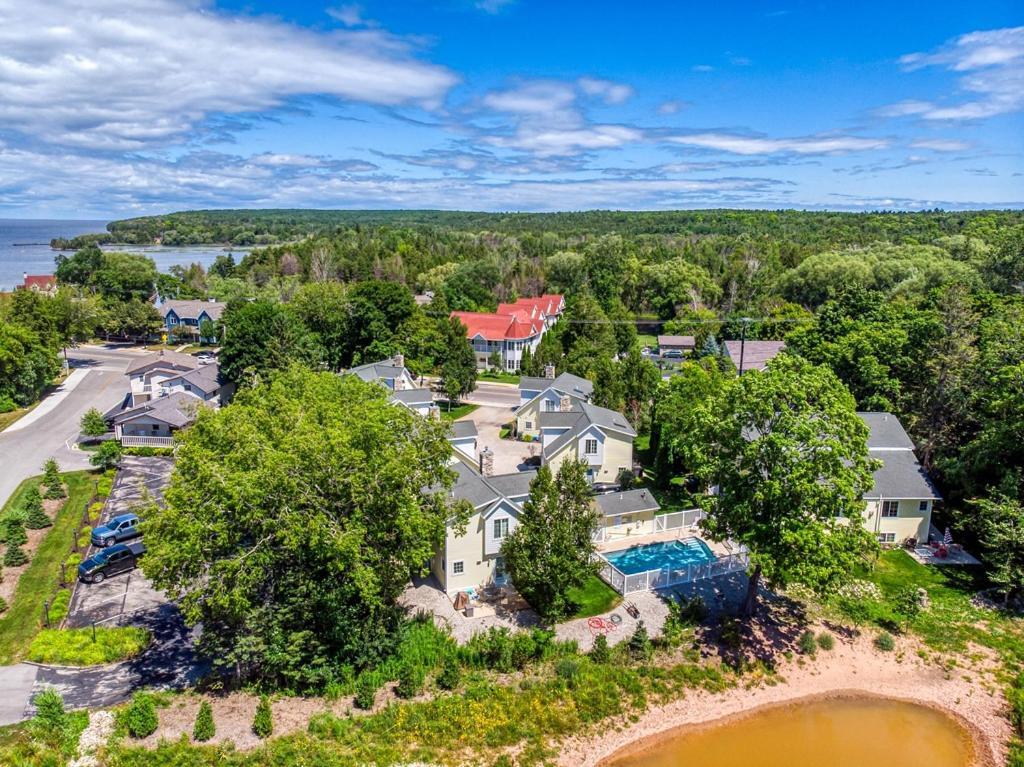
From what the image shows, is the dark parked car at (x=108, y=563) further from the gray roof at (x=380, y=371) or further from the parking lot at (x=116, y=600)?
the gray roof at (x=380, y=371)

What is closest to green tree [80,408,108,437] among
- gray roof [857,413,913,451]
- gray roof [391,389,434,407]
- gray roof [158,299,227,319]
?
gray roof [391,389,434,407]

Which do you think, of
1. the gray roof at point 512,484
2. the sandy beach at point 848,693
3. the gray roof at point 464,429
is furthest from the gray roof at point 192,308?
the sandy beach at point 848,693

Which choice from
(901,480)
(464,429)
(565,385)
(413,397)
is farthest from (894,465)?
(413,397)

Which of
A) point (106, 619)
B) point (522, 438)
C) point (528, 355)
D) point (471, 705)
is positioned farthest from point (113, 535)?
point (528, 355)

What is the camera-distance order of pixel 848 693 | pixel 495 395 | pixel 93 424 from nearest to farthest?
1. pixel 848 693
2. pixel 93 424
3. pixel 495 395

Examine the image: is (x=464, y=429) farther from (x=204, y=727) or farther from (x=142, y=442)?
(x=204, y=727)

□ □ □ □ □ □ □

• _Given instruction_: Rewrite the entries starting at the line containing "What is the" and ending at the end of the entries, replacing "camera-distance order" with "depth ranking" and leaving everything else unchanged.

• _Final result_:
What is the depth ranking of pixel 848 693 | pixel 495 395 | pixel 93 424 from nearest to farthest?
1. pixel 848 693
2. pixel 93 424
3. pixel 495 395

Examine the image: is (x=464, y=429) farther from (x=204, y=727) or farther from (x=142, y=442)?
(x=204, y=727)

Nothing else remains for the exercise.